家族に振る舞って褒められるより、客人に喜ばれる方がどうも誇らしい。

「こりゃお褒めにあずかり光栄なことで。ほらもっと食え。いっぱい食うとでっかくなるぜー。食い終わったら風呂入るんだぜ」

早々に腹に収めきっていた戦人の食器に、真里亞が自分の皿を重ねようとする。それを戦人が制し、フライパンに残っていた分を彼女の皿に乗せた。
戦人が思わせぶりに片頬を緩める。真里亞は意図を汲むと、一見すると不承不承と箸を進める。
……この進み方、やっぱり足りてなかったんじゃないか。

「まりあおねえちゃんはひとりではいるの? いっしょにはいらないの?」
「あー。叔母さんにはそんな詳しいこと聞いてねぇな。真里亞、お前確かまだ小学校あがったばかりだったよな」

ミルクを注ぎながら戦人が尋ねる。

「うー。戦人のえっち。真里亞は1人で入れる!」
「おおぅ?! いっひっひ、言ってくれるぜ。真里亞もなかなかマセガキじゃねぇのよ? シャンプー目に入れて泣くんじゃねぇぞ?」
「うー、平気!」

尚も真里亞は昂然としている。そんなに1人で入りたいのか。

――こいつ、こんな早熟なやつだっけ?

戦人は首を捻る。
以前の彼女はもっと、まさに「子供」という印象だった。それは今日も変わっていないと思っていたのだが。

(女の子の成長って早いもんだねぇ)

一先ず、子供のこういう感性は尊重するべきだ。
1人で入りたいというなら入らせてやるべきだろう。
この歳で自由にさせている家庭も、そうは珍しく無いと聞く。真里亞の環境からすればそちら側の家庭であることは推して計る可きだったのだ。
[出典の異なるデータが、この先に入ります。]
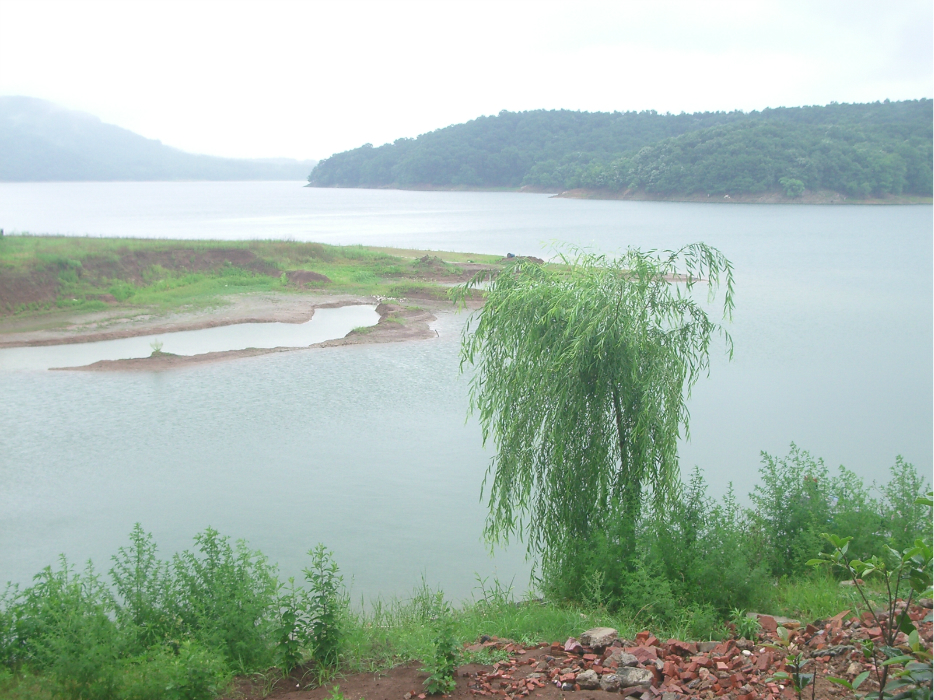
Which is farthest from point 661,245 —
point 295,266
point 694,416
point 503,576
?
point 503,576

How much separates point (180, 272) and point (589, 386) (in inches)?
1383

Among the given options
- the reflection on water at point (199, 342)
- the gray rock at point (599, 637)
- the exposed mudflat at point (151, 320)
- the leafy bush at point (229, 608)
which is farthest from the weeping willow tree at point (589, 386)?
the exposed mudflat at point (151, 320)

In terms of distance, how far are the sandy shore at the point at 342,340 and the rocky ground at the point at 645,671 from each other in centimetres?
2067

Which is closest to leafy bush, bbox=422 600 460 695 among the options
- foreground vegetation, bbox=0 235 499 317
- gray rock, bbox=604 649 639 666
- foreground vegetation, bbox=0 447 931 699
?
foreground vegetation, bbox=0 447 931 699

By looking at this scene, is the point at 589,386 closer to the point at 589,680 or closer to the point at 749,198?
the point at 589,680

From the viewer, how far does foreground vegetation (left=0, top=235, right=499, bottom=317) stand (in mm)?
34031

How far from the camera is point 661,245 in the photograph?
177 feet

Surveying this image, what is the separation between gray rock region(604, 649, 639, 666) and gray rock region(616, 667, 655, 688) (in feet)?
0.60

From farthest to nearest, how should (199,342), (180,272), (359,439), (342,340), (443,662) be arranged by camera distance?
(180,272) < (199,342) < (342,340) < (359,439) < (443,662)

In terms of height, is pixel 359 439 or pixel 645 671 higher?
pixel 645 671

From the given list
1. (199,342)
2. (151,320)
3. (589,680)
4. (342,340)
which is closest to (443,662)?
(589,680)

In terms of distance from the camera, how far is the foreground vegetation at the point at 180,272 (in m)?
34.0

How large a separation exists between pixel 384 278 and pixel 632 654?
1462 inches

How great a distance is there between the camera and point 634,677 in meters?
5.75
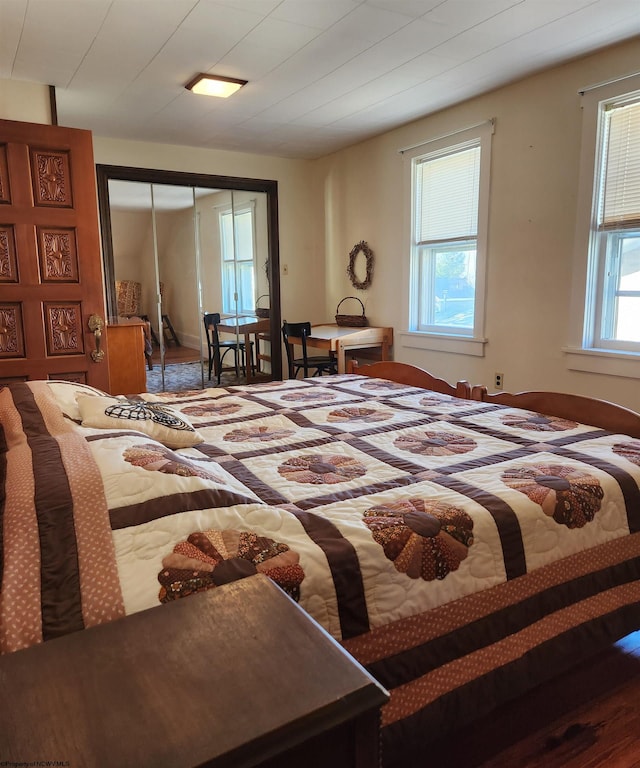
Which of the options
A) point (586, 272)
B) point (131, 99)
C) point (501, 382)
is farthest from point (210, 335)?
point (586, 272)

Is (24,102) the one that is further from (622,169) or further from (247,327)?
(622,169)

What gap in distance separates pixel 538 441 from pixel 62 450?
1449mm

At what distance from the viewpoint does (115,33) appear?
2803 millimetres

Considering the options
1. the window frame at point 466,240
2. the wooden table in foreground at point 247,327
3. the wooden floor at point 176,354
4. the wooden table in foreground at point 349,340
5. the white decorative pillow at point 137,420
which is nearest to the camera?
the white decorative pillow at point 137,420

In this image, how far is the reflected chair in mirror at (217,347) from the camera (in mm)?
5504

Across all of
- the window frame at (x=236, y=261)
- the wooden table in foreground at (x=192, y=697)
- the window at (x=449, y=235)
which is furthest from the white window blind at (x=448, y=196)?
the wooden table in foreground at (x=192, y=697)

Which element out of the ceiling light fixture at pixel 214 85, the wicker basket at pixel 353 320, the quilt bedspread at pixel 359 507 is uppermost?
the ceiling light fixture at pixel 214 85

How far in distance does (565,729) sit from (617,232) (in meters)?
2.75

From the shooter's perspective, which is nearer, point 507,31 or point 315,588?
point 315,588

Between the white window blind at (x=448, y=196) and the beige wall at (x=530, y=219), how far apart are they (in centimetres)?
19

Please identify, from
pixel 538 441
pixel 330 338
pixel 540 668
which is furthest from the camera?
pixel 330 338

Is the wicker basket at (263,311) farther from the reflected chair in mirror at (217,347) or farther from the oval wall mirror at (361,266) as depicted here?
the oval wall mirror at (361,266)

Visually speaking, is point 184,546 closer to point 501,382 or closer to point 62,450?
point 62,450

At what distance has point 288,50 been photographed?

だとすれば、本人が出来ると言ってることにケチを付けるのも悪い。と、彼女が唯一持って来ていなかったバスタオルを渡して、浴室へ押し込んでやった。

しかし、とも思うのだ。
預かった子供に怪我させたりしたらまずいのではないか。
確か、保護責任があるんだよな。いや、そういう問題ではないけれど。
そう思い煩い浴室の扉を視界に入れて、息をついた。――子供が1人少ないうちに。


むくれ面の真里亞が出て来たのは、時計の長針が200度余り回ってからだった。
首に巻いている白いタオルは、彼女の小さな身体に対しては大きすぎるように見える。

「うー、つめたかった」
「悪い、ぬるかったか。ウチはいつも39~40度だが、真里亞ん家はもっと高いんだな」
「えんじぇ、あついおふろはいれない!」

戦人は、常日頃と変わらない流れで縁寿を抱き上げる。

「縁寿はお子ちゃまだもんなー?」
「えんじぇおこちゃま!」

客人である真里亞を先に入れた為、時間はいつもより多少遅かったが。






真里亞はまだリビングにいた。当たり前だ。どこで寝るかなんて教えていないのだ。教えておくべきだったかな、と先に立たぬことを考える。

「ほら、縁寿も真里亞も早く寝ろよ」

ベットをばんばんと叩いて、2人を呼ぶ。
真っ先に駆けて来たのは縁寿の方だった。

「おにいちゃん! えほんよんで!」

またか、と苦笑する。
差し当たり寝かすことが先決だ。戦人はベット脇に跪く。

「仕方ねぇなぁ、1冊聞いたら寝るんだぞ」
「うん!」
「うー……」
「真里亞も、絵本読んでやるからこっち来い」
「うー!」

招かれるままに、真里亞は縁寿のベッドにもぐりこむ。この位の歳の少女が好みそうな淡いピンク色の寝具だ。真里亞の私服もお姫様のような格好であるし、彼女もやはり好きなのだろう。
子供とはいえ2人が並んで寝るには少し狭い。けれど、年端のいかぬ子供達にとってはお泊り会のようで、それはそれで楽しいらしい。
シルクの滑らかでふかふかなベットの上で、きゃっきゃと跳びはねて遊ぶ2人を鎮圧し、戦人は慣れた仕種で絵本を手に取る。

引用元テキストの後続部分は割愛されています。